▸ **VOS TÂCHES**:
1. Nommez toutes les salles où le texte sur l'Osstidcho indique que le spectacle a été joué.
2. Rédigez la suite du texte sur l'Osstidcho, à partir de sa dernière phrase.

▸ **DOCUMENT**:
********

L'Osstidcho
L’Osstidcho[1] est un spectacle présenté au Québec entre 1968 et 1969. C'est un événement marquant dans l’histoire culturelle du Québec. Ce spectacle est un amalgame de pièces musicales et de numéros d’humour, présenté et produit pour la première fois au Théâtre Quat'Sous à Montréal du 24 mai au 20 Juin 1968. L’Osstidcho Kingsize a eu lieu du 2 au 8 septembre à la Comédie-Canadienne en 1968. Puis pour une dernière fois sur les planches de la Place des Arts, l’Osstidcho a été joué les 24 et 26 janvier 1969. La mise en scène du spectacle est de Paul Buissonneau et fait intervenir Yvon Deschamps, Robert Charlebois, Louise Forestier et Mouffe, auxquels s’est joint le Quatuor de jazz libre du Québec.
Le 5 septembre 2012, Bibliothèque et Archives nationales du Québec a lancé un site web intitulé L'Osstidcho: Les bandes audio retrouvées[2].
Contexte
Politique
C’est dans un contexte d’effervescence politique que l’Osstidcho voit le jour. Avec l'élection de Jean Lesage en tant que premier ministre québécois en 1960[3], le Québec de cette époque connaîtra une vague de modernisation incarnée par plusieurs réformes. Durant cette période de révolution tranquille, le Québec surmontera économiquement les difficultés rencontrées dans la décennie précédente, celle qualifiée de Grande Noirceur. De plus, le système éducatif québécois sera modifié par d’importants changements issus de la commission Parent, notamment par la décléricalisation de l’éducation. Le système de santé subira aussi plusieurs modifications, particulièrement quant à son accessibilité. Le Québec connaitra une ère plus démocratique et libérale, notamment par une ouverture sur le monde qui s’est illustrée dès le début des années 1960.
Dans la seconde moitié des années 1960, l’Exposition universelle de 1967 prend place à Montréal pour une durée de six mois. Cette exposition met en valeur des réalisations internationales et souligne le progrès technologique et industriel des différents pays et groupes participants. L’Exposition de 1967 se présente comme une ouverture sur le monde, mais aussi comme une vitrine du Québec sur la scène internationale[4]. L’Exposition universelle de 1967 permet de souligner le centenaire du Canada. Toutefois, certaines incertitudes en lien avec les relations internationales ont mis fin à la participation de certains pays, notamment ceux concernés par la Guerre de Six jours au Moyen-Orient[5].

********

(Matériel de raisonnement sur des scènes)
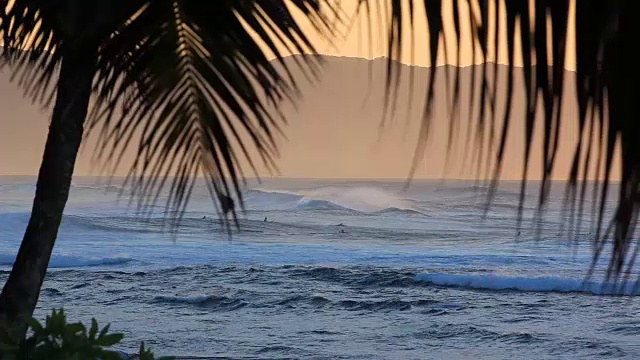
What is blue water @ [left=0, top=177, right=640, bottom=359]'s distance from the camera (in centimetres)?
1225

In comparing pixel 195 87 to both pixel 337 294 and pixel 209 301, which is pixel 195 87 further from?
pixel 337 294

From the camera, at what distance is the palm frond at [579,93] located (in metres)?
0.73

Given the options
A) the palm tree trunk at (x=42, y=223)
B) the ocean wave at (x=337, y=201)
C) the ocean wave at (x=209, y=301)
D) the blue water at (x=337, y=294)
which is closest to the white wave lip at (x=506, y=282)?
the blue water at (x=337, y=294)

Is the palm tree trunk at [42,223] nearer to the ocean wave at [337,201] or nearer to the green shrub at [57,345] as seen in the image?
the green shrub at [57,345]

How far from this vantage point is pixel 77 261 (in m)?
24.1

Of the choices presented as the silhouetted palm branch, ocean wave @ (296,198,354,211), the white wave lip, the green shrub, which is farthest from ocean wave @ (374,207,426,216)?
the silhouetted palm branch

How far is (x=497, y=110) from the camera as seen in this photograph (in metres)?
0.77

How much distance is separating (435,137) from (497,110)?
6 centimetres

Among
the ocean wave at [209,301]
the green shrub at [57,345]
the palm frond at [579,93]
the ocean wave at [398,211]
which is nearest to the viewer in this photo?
the palm frond at [579,93]

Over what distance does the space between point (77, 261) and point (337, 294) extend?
9.42 meters

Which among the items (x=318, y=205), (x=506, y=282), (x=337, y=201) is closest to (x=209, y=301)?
(x=506, y=282)

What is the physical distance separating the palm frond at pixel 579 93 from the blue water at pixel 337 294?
55 millimetres

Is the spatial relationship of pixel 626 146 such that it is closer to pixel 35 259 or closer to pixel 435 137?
pixel 435 137

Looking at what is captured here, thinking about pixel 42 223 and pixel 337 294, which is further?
pixel 337 294
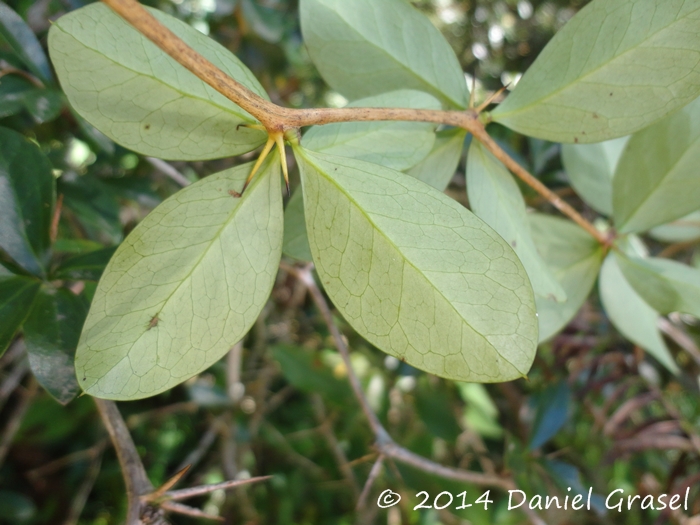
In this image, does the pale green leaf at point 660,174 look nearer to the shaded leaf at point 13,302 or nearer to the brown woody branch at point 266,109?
the brown woody branch at point 266,109

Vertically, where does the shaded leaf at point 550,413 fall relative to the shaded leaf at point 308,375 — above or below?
below

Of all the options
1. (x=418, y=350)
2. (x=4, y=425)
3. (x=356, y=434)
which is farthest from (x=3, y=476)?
(x=418, y=350)

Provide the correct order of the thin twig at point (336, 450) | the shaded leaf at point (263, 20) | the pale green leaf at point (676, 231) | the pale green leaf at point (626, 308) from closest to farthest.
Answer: the pale green leaf at point (626, 308)
the pale green leaf at point (676, 231)
the shaded leaf at point (263, 20)
the thin twig at point (336, 450)

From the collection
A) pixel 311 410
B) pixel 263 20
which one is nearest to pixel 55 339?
pixel 263 20

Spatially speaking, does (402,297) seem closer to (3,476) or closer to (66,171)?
(66,171)

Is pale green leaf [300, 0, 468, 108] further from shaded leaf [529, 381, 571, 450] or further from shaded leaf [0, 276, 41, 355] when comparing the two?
shaded leaf [529, 381, 571, 450]

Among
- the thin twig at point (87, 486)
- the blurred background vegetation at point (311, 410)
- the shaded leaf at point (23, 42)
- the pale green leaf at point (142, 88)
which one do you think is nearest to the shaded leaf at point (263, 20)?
the blurred background vegetation at point (311, 410)
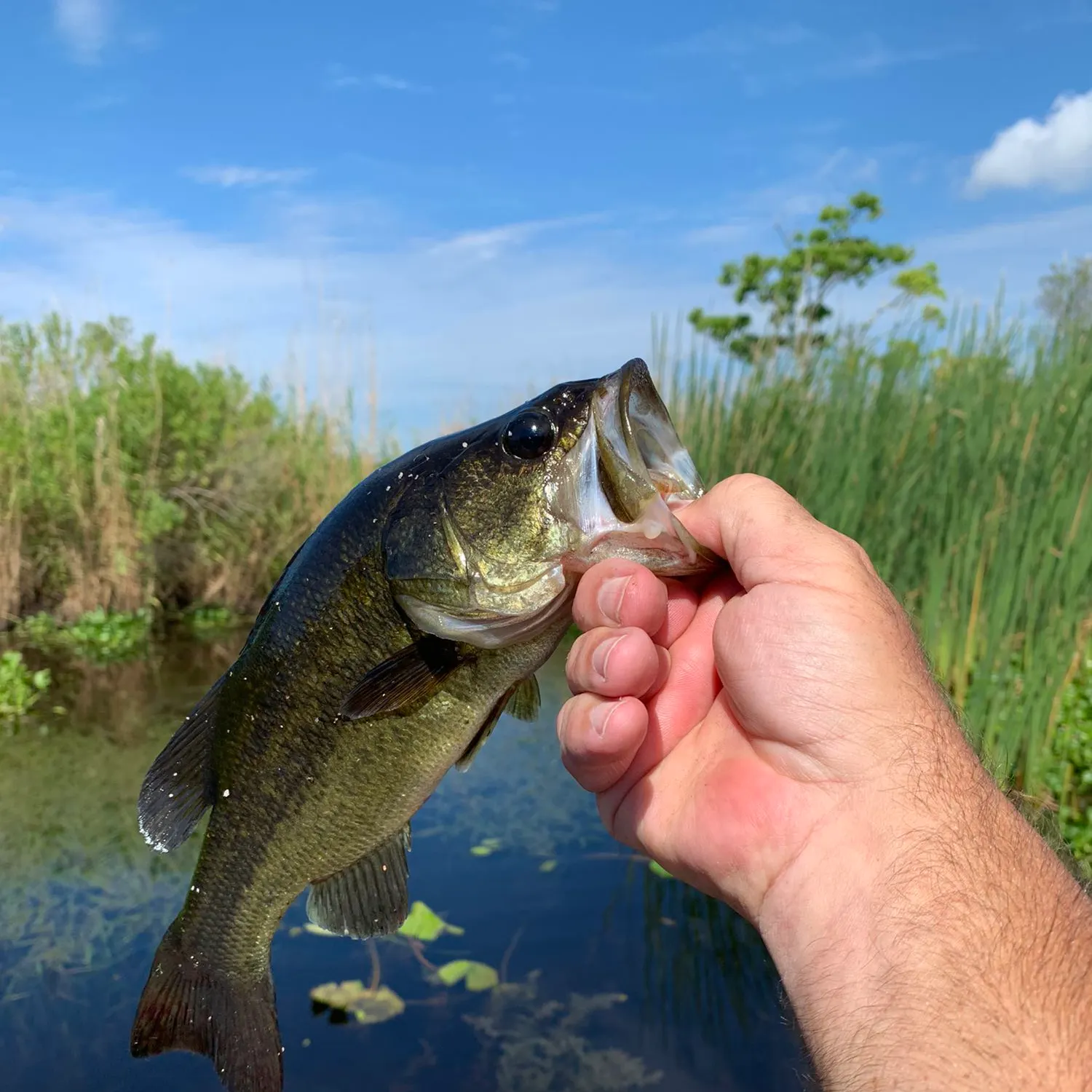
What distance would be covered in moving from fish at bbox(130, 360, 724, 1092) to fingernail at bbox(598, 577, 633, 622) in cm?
6

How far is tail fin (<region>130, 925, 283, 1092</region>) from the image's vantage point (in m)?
2.06

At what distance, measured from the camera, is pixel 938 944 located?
151 centimetres

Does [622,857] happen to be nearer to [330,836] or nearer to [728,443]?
[728,443]

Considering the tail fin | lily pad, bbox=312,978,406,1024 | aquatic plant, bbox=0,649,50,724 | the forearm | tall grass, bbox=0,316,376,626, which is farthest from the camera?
tall grass, bbox=0,316,376,626

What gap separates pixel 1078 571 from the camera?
465cm

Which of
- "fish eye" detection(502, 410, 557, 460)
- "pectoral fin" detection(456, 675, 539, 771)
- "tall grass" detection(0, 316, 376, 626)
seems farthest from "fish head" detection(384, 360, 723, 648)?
"tall grass" detection(0, 316, 376, 626)

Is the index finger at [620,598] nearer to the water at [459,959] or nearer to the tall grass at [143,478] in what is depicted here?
the water at [459,959]

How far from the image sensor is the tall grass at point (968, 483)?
4594 mm

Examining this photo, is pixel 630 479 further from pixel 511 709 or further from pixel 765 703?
pixel 511 709

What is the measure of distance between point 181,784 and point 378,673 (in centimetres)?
65

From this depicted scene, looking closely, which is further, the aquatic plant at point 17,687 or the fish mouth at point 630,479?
the aquatic plant at point 17,687

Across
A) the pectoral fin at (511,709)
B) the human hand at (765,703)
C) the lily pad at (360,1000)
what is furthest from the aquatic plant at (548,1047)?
the pectoral fin at (511,709)

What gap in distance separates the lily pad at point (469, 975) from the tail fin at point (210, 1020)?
2163mm

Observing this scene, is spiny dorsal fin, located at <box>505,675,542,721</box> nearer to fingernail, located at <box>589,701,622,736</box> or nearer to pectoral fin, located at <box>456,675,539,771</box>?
pectoral fin, located at <box>456,675,539,771</box>
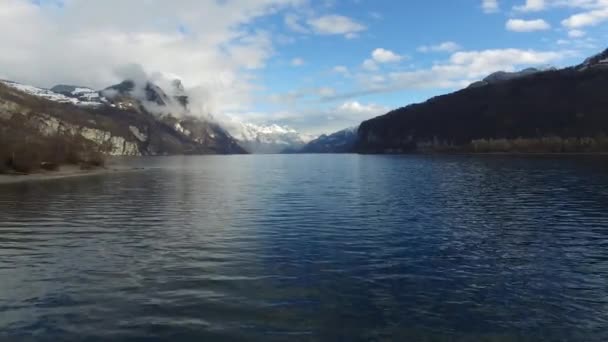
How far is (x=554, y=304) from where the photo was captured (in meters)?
20.3

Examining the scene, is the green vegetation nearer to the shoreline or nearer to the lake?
the shoreline

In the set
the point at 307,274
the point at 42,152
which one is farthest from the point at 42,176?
the point at 307,274

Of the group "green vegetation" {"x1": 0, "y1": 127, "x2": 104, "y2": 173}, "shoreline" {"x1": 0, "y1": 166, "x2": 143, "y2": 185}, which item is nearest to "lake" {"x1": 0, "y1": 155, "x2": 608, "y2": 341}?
"shoreline" {"x1": 0, "y1": 166, "x2": 143, "y2": 185}

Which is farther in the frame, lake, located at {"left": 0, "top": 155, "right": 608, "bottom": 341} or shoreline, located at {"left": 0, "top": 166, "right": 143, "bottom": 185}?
shoreline, located at {"left": 0, "top": 166, "right": 143, "bottom": 185}

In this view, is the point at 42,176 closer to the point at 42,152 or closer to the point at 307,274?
the point at 42,152

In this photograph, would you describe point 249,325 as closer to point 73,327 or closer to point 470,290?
point 73,327

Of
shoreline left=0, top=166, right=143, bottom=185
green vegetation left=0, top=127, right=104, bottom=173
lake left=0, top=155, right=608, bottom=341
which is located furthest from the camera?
green vegetation left=0, top=127, right=104, bottom=173

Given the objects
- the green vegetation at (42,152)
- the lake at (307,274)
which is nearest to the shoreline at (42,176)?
the green vegetation at (42,152)

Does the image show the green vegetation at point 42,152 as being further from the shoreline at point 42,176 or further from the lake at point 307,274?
the lake at point 307,274

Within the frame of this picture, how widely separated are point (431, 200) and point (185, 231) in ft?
110

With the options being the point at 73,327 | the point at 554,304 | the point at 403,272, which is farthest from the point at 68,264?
the point at 554,304

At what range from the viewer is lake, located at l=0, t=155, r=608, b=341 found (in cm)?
1797

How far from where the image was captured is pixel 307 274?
2538 cm

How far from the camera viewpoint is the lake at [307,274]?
18.0 m
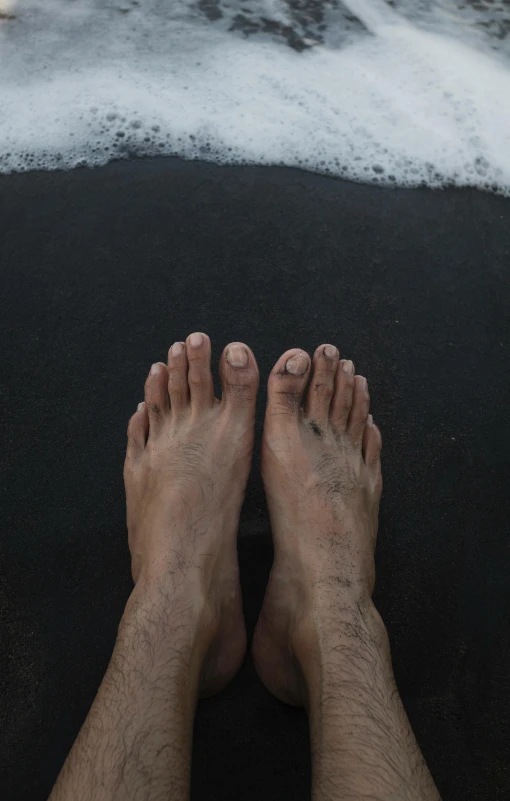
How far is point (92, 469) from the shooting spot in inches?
49.1

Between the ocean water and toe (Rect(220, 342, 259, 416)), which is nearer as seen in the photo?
toe (Rect(220, 342, 259, 416))

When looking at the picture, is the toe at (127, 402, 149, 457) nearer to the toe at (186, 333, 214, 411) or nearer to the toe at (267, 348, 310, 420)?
the toe at (186, 333, 214, 411)

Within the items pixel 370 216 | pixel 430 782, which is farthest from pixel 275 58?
pixel 430 782

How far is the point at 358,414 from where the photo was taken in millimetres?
1261

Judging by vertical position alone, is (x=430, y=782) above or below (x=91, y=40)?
below

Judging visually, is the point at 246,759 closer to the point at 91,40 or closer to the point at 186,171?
the point at 186,171

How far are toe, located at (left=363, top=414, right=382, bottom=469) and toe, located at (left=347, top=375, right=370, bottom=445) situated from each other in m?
0.01

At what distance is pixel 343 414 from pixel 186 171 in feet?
2.67

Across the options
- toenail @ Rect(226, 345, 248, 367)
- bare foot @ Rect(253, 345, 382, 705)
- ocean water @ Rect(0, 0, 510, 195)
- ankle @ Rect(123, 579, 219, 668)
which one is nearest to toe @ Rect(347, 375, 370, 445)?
bare foot @ Rect(253, 345, 382, 705)

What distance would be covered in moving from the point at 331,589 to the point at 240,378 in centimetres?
46

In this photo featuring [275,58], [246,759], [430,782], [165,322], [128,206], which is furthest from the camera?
[275,58]

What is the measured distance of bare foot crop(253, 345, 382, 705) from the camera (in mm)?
1032

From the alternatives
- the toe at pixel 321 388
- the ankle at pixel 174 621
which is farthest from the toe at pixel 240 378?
the ankle at pixel 174 621

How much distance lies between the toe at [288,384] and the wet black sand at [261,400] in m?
0.16
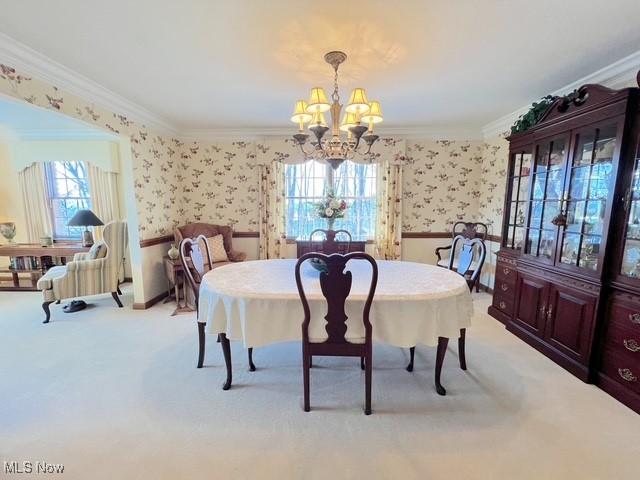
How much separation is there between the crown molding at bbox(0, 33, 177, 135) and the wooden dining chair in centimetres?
247

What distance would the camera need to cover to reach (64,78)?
246 centimetres

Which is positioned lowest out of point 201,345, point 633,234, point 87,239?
point 201,345

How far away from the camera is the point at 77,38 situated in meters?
1.94

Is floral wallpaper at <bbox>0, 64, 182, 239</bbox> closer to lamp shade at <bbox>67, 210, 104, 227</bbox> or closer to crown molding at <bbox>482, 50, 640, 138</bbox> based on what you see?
lamp shade at <bbox>67, 210, 104, 227</bbox>

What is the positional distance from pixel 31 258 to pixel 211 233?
8.61 feet

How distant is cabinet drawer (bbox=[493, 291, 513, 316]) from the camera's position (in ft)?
10.2

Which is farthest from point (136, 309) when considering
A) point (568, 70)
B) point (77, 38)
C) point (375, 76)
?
point (568, 70)

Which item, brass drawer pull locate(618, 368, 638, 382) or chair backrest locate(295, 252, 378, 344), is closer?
chair backrest locate(295, 252, 378, 344)

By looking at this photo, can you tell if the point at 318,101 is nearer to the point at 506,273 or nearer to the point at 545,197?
the point at 545,197

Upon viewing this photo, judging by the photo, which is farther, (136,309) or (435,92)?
(136,309)

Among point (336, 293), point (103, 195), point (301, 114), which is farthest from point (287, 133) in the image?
point (336, 293)

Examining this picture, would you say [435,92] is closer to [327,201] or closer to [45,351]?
[327,201]

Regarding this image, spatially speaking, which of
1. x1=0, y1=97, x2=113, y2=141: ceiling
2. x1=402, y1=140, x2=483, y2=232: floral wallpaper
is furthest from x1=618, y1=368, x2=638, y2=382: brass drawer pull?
x1=0, y1=97, x2=113, y2=141: ceiling

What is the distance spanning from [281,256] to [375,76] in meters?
2.92
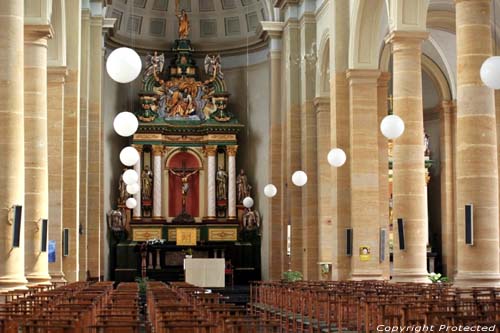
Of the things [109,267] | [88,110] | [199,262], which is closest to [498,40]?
[199,262]

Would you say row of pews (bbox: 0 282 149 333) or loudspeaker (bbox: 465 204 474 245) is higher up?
loudspeaker (bbox: 465 204 474 245)

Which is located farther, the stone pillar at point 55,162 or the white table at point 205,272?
the white table at point 205,272

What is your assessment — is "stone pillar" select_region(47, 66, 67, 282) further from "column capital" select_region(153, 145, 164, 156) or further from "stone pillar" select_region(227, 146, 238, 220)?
"stone pillar" select_region(227, 146, 238, 220)

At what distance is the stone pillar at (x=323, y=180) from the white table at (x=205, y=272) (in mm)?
3359

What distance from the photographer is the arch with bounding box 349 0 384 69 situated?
84.5 feet

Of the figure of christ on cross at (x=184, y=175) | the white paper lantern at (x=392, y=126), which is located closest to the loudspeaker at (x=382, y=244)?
the white paper lantern at (x=392, y=126)

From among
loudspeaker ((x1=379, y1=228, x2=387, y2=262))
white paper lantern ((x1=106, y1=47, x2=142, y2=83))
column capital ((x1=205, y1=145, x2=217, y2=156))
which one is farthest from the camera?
column capital ((x1=205, y1=145, x2=217, y2=156))

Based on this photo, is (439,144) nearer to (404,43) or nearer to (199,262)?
(199,262)

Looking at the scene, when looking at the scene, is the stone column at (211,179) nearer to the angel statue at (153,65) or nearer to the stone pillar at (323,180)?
the angel statue at (153,65)

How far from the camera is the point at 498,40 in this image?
31359mm

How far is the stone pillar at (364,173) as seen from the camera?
83.6 feet

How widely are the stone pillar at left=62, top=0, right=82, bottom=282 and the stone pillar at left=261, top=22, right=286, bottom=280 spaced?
1027 centimetres

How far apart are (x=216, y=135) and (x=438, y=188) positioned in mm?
9717

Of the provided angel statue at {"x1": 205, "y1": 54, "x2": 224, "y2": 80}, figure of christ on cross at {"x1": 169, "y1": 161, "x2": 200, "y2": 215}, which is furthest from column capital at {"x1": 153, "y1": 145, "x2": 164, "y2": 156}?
→ angel statue at {"x1": 205, "y1": 54, "x2": 224, "y2": 80}
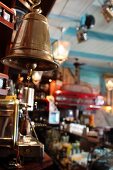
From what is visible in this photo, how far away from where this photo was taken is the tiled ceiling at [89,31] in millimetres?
4039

********

▸ **RÉPONSES ATTENDUES**:
1.
- Théâtre Quat'Sous (Montréal)
- Comédie-Canadienne
- Place des Arts

2.
C’est un courant d’indépendance qui s’est fait ressentir durant la décennie 1960. Une idéologie nationaliste québécoise a mené à la création du Front de libération du Québec (FLQ) en 1963. Le FLQ militait pour la souveraineté québécoise en utilisant des mesures radicales. Ce terrorisme était représenté par des attentats à la bombe, des attentats au Cocktail Molotov et par certains incendies. Ces mesures radicales ont mené à la Crise d’Octobre de 1970[6]. Plusieurs arrestations ont suivi ces événements, ceux-ci recensant 8 morts.
En 1968, année de création de l’Osstidcho, Pierre Elliot Trudeau est élu pour la première fois premier ministre du Canada, continuant ainsi la décennie 1960 sous l’angle du libéralisme avec Lester B. Pearson. Trudeau avait suscité indignations de plusieurs nationalistes québécois. C’est aussi durant cette année que le Parti québécois est fondé, en fusionnant le Mouvement Souveraineté-Association de René Lévesque et le Ralliement national de Gilles Grégoire[6].
Culturel
Le phénomène de l’Osstidcho n’est pas né d’une génération spontanée ou d’un fait culturel isolé[7]. Au Québec, il est issu d’un contexte social et culturel qui était traversé par des discours pluralistes et multiples que l’Expo 67 et le Baby-Boom avaient favorisés[8].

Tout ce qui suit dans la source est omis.